As we discussed in the article on the Moveworks Agentic Architecture, the AI Assistant has a structured approach to exploring the range of solutions available to offer to the user for every request, and the combination of three reasoning loops is used to accomplish that:

The innermost of the three loops, it consists of a planning and evaluating module that is set into motion by the user’s query. The planner uses an LLM call to create the plan to serve the user’s request, by going through the list of all available tools for the user in the environment. This plan is evaluated by another LLM called the plan evaluator that assesses whether the plan addresses the user’s need, and if it identifies a gap, it provides that feedback to the planner, which incorporates it to create a new plan.
These planning cycles result in a final plan that is then provided to the next reasoning loop, called the execution iteration loop.

This loop is responsible for taking the plan devised in planning iteration and executing it by calling tools which are specialized components that perform a variety of tasks such as performing search, executing workflows, calling APIs, running code, calling LLMs for tasks such as summarization, and many more.

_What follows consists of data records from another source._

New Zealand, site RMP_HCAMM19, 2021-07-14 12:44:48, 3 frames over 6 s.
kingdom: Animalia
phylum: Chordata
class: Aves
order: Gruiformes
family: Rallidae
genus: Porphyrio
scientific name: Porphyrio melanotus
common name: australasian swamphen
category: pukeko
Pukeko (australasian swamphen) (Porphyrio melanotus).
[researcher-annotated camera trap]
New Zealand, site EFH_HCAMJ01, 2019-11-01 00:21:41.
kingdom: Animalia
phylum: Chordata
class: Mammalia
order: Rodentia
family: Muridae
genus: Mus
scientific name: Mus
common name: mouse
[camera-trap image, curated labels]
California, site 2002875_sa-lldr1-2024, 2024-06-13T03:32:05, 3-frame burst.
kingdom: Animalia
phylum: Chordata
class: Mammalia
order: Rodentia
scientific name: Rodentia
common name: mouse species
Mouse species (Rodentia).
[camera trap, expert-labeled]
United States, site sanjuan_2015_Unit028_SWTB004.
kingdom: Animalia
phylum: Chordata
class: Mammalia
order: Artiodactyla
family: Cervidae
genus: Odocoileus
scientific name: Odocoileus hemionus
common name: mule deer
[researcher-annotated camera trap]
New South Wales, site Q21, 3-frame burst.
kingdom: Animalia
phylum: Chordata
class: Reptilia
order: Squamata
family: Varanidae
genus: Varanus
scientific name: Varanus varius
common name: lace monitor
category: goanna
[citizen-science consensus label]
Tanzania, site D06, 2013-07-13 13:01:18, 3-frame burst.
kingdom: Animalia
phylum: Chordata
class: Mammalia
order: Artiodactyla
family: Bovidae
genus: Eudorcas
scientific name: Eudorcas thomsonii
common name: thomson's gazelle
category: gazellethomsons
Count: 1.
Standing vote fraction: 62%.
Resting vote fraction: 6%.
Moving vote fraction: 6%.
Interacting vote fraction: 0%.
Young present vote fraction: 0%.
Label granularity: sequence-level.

The reasoning engine observes the outcome of executing the step, which could be a successful completion and output returned by a search or workflow plugin, or an error which may indicate an invalid operation, missing required information, or a request by a plugin to seek user confirmation.
These outcomes are sent to the agentic reasoning LLM, which then determines whether it is independently able to proceed with information available to it in the conversation or user context (semantic or episodic memory - see the Memory Constructs knowledge article for details), or whether it needs to seek user feedback. In all cases, the reasoning LLM provides the user with updates on the steps it is taking.